Malang Dabo, un jeune artiste en pleine ascension, incarne l’espoir et le talent musical de la région de Sédhiou. Né dans la banlieue dakaroise, à Yeumbeul, Malang a commencé sa carrière en tant que danseur avant de se lancer dans la musique. C’est dans le village de Simbading, dans la région de Sédhiou, qu’il a véritablement trouvé sa voie. Très vite, sa passion pour la musique l’a poussé à s’installer dans cette région, où il s’est imprégné des réalités sociales qui l’entourent.

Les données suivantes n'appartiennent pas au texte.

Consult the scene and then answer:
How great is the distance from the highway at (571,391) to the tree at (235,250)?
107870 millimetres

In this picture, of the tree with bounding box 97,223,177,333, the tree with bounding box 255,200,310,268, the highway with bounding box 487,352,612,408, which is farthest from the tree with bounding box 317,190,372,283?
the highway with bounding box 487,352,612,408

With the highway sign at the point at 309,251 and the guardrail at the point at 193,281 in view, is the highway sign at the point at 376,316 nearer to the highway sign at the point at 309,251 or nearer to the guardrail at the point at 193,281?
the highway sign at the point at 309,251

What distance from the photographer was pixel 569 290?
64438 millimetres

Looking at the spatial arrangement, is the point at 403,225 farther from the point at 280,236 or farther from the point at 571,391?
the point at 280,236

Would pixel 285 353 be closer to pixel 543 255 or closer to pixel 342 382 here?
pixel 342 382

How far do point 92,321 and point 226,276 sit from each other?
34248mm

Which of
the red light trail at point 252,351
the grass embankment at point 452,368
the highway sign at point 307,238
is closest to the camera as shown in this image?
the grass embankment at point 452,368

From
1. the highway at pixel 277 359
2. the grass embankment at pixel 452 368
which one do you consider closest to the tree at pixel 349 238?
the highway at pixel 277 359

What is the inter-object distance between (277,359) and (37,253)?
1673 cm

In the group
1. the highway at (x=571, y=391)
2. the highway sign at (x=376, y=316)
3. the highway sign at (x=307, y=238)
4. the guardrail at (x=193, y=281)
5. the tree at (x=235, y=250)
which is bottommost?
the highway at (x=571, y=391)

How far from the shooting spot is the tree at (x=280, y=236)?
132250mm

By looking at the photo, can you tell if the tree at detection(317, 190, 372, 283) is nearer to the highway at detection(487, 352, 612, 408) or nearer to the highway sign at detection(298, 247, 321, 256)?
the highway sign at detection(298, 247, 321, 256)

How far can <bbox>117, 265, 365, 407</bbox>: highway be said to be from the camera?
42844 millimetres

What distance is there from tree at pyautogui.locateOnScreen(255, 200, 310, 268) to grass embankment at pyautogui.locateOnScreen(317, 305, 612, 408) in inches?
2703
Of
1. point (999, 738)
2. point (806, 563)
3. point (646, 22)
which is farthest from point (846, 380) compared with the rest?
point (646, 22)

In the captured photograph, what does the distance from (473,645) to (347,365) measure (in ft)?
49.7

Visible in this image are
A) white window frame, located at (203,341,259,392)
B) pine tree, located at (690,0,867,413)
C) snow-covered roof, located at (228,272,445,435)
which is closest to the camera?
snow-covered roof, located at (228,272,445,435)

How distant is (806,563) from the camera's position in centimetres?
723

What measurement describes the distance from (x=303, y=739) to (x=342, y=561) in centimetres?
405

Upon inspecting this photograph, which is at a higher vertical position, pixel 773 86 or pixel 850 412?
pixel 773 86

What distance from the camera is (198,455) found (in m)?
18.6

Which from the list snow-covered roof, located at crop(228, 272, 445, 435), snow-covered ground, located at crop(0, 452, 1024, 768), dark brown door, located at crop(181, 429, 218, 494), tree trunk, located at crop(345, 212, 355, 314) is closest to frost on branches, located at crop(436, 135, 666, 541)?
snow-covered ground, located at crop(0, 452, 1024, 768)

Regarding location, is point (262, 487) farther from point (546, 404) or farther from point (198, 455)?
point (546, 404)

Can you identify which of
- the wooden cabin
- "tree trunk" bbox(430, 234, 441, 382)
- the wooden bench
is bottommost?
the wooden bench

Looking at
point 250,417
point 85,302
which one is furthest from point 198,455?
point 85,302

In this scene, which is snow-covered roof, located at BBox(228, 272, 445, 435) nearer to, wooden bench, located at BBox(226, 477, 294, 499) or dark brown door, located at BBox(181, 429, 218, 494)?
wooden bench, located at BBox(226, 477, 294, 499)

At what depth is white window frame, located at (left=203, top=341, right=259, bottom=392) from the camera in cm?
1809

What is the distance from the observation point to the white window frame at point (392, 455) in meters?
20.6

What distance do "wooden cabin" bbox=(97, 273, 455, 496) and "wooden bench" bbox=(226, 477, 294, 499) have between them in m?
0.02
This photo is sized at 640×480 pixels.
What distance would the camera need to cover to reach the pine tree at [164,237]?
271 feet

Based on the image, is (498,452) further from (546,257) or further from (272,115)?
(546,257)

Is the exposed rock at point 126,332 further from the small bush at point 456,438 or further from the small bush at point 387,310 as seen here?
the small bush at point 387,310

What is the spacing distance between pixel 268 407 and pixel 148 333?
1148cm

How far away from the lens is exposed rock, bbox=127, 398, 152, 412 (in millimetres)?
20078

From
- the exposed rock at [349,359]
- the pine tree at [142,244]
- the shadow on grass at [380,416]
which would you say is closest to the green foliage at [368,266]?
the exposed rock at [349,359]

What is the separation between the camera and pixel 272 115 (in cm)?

Son engagement artistique est profondément ancré dans les problèmes sociaux de sa communauté. À travers ses chansons, Malang Dabo aborde des thèmes tels que les grossesses précoces, l’abandon scolaire et les conditions de vie difficiles des femmes. Il se fait le porte-parole de ceux dont la voix peine à se faire entendre, mettant la musique au service de la lutte pour le changement et la sensibilisation.
Lors d’une interview, Malang exprime sa reconnaissance envers son ami, monsieur Abdoulaye Diop, ancien Ministre de la Culture. «Je suis le premier artiste à chanter pour lui dans la région», confie-t-il. Cependant, il ne manque pas de souligner que, bien que l’ancien ministre ait eu une carrière marquante, il n’a pas fait grand-chose pour soutenir les artistes locaux, notamment en matière de regroupement et de valorisation de la culture régionale.

La situation des artistes de Sédhiou, selon Malang Dabo, est particulièrement préoccupante. La région souffre d’un manque de structures adéquates pour accueillir les artistes et promouvoir leur travail. Le centre culturel local est actuellement installé dans une maison en location, un cadre qui ne permet pas aux artistes de s’épanouir pleinement. «Ce n’est pas un bon environnement pour les artistes. C’est un espace restreint, sans véritable structure», déplore-t-il.
Face à cette situation, Malang Dabo lance un appel vibrant à tous les artistes de Sédhiou et de la Casamance : «Il est temps de se rassembler autour d’un idéal commun : la valorisation de la musique locale. Nous devons nous unir, nous battre pour les intérêts des artistes locaux. » Malang déplore la disparition de l’association RAMS, qui jouait un rôle essentiel dans l’unification des artistes de la région.
Il interpelle également les autorités étatiques pour qu’elles apportent un soutien concret à la culture locale, notamment en délivrant une carte d’identification nationale pour les artistes. Une telle carte permettrait à ces derniers de se faire reconnaître et de pouvoir exercer leur art en toute légalité, partout au Sénégal.
À travers son engagement et son œuvre, Malang Dabo se positionne comme un acteur majeur du renouveau culturel de la Casamance, déterminé à mettre en lumière les enjeux sociaux et à faire entendre la voix de sa région.